Roma, 11 aprile 2012 - Facendosi interprete del disagio e della crescente tensione che si registra sul territorio,  in un momento in cui alle ripercussioni  già pesantissime della  crisi economica in atto si sommano gli effetti del tendenziale calo delle catture che si registra in questa stagione, il movimento cooperativo della pesca (Agci Agrital, Federcoopesca/Confcooperative e Lega Pesca) esprime preoccupazione sul cruciale capitolo del fermo pesca. Le Associazioni di settore dell'Alleanza delle Cooperative Italiane rilanciano l'urgenza di dare certezza agli operatori  in linea con  i solenni impegni  assunti dal ministro Catania.

L'impegno con cui, in occasione dell'incontro del 26 gennaio, il ministro Catania ha  risposto alle pressanti richieste della  cooperazione, volto ad individuare la copertura finanziaria per  attuare nel 2012 un fermo pesca prolungato e retribuito per armatori ed equipaggi, ha contribuito ad arginare il forte malessere vissuto nelle marinerie, creando legittime  aspettative che non possono essere deluse.

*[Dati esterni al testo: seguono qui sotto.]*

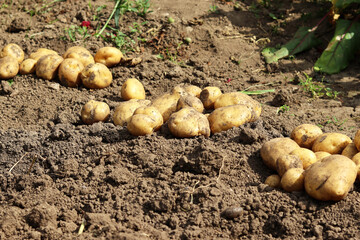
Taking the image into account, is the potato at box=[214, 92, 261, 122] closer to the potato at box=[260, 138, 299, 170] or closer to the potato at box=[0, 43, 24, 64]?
the potato at box=[260, 138, 299, 170]

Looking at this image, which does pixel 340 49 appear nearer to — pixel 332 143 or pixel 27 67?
pixel 332 143

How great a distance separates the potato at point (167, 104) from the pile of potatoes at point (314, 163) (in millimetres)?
900

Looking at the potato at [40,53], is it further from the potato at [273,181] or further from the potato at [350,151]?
the potato at [350,151]

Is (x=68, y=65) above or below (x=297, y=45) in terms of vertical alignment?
below

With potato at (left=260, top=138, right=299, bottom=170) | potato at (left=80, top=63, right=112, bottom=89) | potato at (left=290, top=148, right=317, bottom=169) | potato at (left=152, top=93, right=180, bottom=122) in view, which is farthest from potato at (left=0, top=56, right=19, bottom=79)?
potato at (left=290, top=148, right=317, bottom=169)

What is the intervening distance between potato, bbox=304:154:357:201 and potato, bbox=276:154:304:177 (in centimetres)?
16

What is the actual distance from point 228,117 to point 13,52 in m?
2.52

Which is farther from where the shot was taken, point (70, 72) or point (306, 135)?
point (70, 72)

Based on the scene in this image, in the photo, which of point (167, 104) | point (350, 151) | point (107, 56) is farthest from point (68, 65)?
point (350, 151)

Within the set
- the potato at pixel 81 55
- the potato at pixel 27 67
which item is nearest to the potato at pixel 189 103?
the potato at pixel 81 55

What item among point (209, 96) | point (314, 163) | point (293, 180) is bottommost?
point (209, 96)

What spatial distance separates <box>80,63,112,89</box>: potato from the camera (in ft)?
14.3

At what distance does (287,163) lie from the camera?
2846 millimetres

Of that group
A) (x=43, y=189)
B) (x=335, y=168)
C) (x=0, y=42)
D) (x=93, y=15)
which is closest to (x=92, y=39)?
(x=93, y=15)
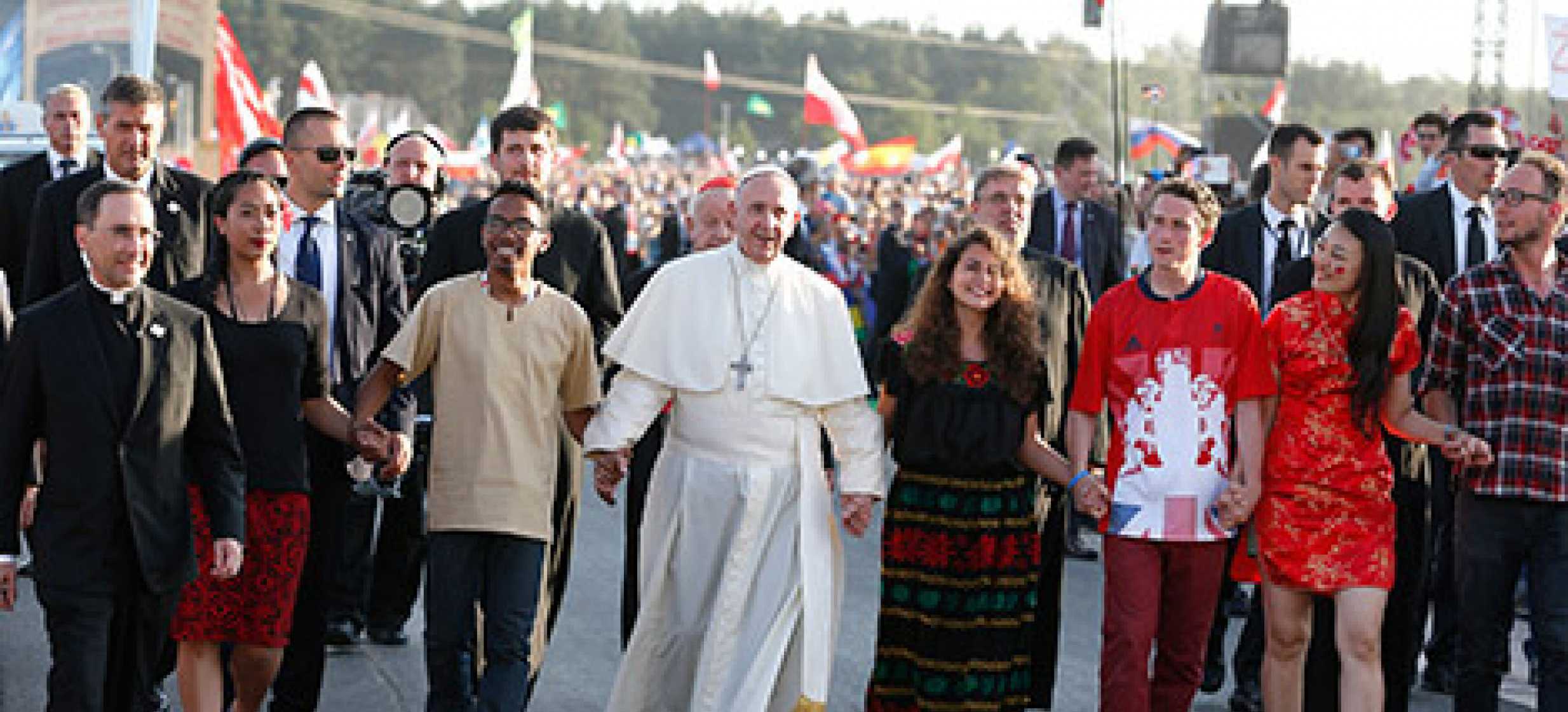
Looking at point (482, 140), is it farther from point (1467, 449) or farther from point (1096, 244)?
point (1467, 449)

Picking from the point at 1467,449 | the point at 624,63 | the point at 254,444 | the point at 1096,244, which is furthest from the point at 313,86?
the point at 624,63

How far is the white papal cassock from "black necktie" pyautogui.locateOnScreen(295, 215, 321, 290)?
1367 millimetres

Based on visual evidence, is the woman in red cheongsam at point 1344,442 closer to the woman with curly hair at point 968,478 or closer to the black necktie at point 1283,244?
the woman with curly hair at point 968,478

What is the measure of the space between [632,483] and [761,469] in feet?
5.35

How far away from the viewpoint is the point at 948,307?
26.9 ft

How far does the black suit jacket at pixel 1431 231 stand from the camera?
407 inches

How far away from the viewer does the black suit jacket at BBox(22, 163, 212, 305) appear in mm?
9219

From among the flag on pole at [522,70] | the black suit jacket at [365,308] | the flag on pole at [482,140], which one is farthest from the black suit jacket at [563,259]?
the flag on pole at [482,140]

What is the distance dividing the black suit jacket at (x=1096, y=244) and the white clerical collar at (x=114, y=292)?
231 inches

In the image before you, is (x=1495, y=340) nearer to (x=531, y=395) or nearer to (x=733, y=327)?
(x=733, y=327)

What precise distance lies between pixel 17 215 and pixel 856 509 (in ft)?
13.6

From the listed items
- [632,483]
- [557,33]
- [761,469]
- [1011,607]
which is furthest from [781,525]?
[557,33]

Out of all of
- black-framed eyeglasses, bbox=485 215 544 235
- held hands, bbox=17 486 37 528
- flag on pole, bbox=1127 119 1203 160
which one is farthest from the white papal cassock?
flag on pole, bbox=1127 119 1203 160

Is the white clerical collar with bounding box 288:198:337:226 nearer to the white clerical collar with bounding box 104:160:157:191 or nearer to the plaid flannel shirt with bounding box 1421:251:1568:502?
the white clerical collar with bounding box 104:160:157:191
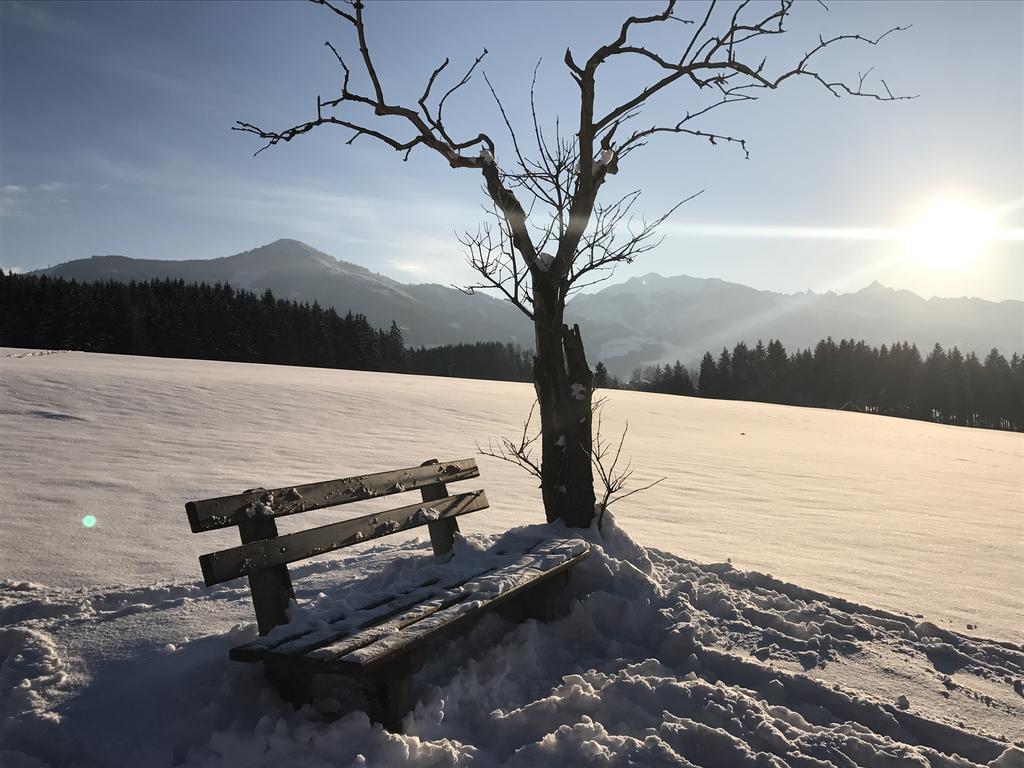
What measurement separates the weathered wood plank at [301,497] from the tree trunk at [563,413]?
95 cm

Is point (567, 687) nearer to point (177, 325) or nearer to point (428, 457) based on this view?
point (428, 457)

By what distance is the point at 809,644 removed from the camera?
3.93 meters

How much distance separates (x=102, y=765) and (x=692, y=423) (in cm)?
2509

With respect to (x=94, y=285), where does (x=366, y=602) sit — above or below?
below

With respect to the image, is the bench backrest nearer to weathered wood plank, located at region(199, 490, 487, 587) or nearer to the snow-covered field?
weathered wood plank, located at region(199, 490, 487, 587)

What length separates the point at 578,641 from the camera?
3930 mm

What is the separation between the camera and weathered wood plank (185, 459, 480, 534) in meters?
2.79

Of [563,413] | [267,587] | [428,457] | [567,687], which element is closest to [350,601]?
[267,587]

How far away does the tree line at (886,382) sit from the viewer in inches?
2650

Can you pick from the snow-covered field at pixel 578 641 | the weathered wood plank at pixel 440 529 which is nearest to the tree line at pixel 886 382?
the snow-covered field at pixel 578 641

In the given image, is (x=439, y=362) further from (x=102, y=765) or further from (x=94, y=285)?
(x=102, y=765)

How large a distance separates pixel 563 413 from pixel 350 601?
7.75ft

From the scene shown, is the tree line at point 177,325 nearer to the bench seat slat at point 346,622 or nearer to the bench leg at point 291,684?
the bench seat slat at point 346,622

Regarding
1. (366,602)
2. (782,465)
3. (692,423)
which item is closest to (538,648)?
(366,602)
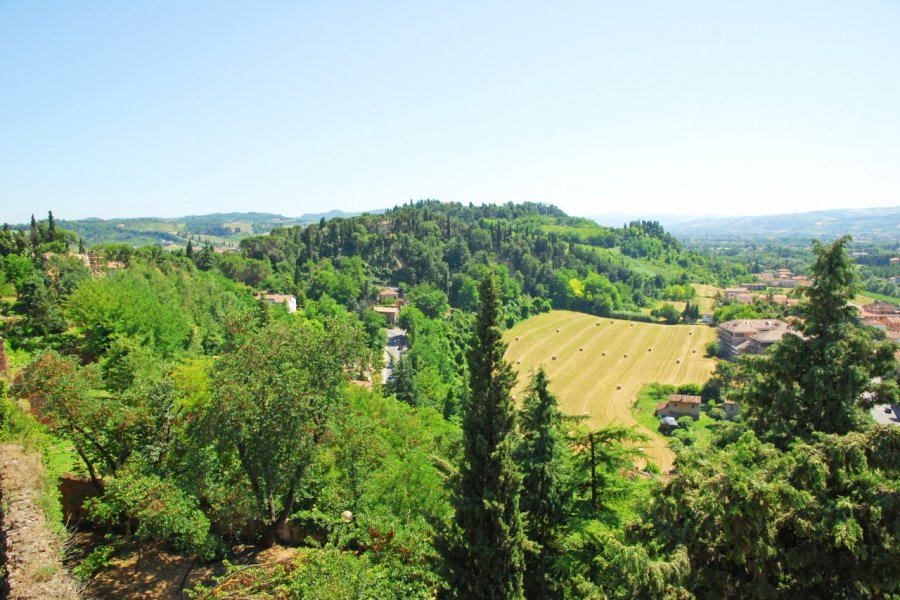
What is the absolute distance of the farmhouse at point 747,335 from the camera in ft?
229

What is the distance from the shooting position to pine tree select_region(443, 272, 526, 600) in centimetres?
1157

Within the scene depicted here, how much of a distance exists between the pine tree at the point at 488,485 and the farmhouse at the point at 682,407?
45519 mm

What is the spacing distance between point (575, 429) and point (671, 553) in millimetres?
4340

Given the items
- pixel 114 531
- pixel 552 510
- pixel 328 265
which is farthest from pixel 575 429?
pixel 328 265

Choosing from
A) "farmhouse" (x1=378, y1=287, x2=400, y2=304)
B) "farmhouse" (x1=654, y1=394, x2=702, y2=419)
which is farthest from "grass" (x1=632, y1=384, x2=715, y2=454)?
"farmhouse" (x1=378, y1=287, x2=400, y2=304)

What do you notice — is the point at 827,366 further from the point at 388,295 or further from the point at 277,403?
the point at 388,295

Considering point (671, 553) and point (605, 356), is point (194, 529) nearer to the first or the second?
point (671, 553)

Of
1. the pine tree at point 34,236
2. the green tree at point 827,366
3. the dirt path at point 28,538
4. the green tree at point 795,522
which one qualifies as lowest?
the dirt path at point 28,538

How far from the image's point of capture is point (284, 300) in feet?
241

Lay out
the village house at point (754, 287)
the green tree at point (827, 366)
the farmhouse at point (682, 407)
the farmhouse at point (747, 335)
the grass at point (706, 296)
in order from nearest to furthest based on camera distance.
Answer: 1. the green tree at point (827, 366)
2. the farmhouse at point (682, 407)
3. the farmhouse at point (747, 335)
4. the grass at point (706, 296)
5. the village house at point (754, 287)

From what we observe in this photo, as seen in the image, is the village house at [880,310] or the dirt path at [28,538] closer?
the dirt path at [28,538]

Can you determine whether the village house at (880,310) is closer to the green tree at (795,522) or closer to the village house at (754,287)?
the village house at (754,287)

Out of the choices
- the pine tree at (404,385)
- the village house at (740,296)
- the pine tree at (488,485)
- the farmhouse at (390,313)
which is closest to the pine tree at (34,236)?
the farmhouse at (390,313)

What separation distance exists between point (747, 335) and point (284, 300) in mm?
72025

Il movimento cooperativo, che con la sua azione ha ottenuto questi primi segnali positivi, sollecita non solo di poter discutere tempi e modalità di attuazione, ma anche di conoscere a quali capitoli di spesa si intende ricorrere per finanziare la misura, perché non è ininfluente, di fronte alla portata della crisi che affligge la pesca italiana, se si tratterà della solita "partita di giro" cui il settore è tristemente abituato, vedendosi sottrarre proprie risorse per fare fronte alle emergenze.

D'altra parte, sottolineano le Associazioni, non ha avuto finora alcun riscontro  la disponibilità della categoria a dare il proprio contributo volontario per rafforzare le misure  di lotta al  sovrasfruttamento delle risorse,  in particolare con la proposta di abbinare al fermo un intervento anticipato di riduzione dei giorni di pesca, che sarebbe possibile attuare immediatamente a costo zero per le casse dello Stato. 

Rinnoviamo fiducia nel rispetto degli impegni assunti dal Ministro, così come nella sua disponibilità a valorizzare le proposte che giungono dal settore, dichiarano i Presidenti Giampaolo Buonfiglio, Massimo Coccia e Ettore Ianì,  ma il periodo di attuazione del fermo si avvicina e i tempi per discutere strategia e modalità attuative della misura sono in scadenza. Ciò rende urgente e non ulteriormente rinviabile avviare un confronto quanto più tempestivo a livello istituzionale, anche  per lanciare un messaggio positivo di attenzione alla esigenze della categoria e dare agli operatori le certezze che  legittimamente invocano.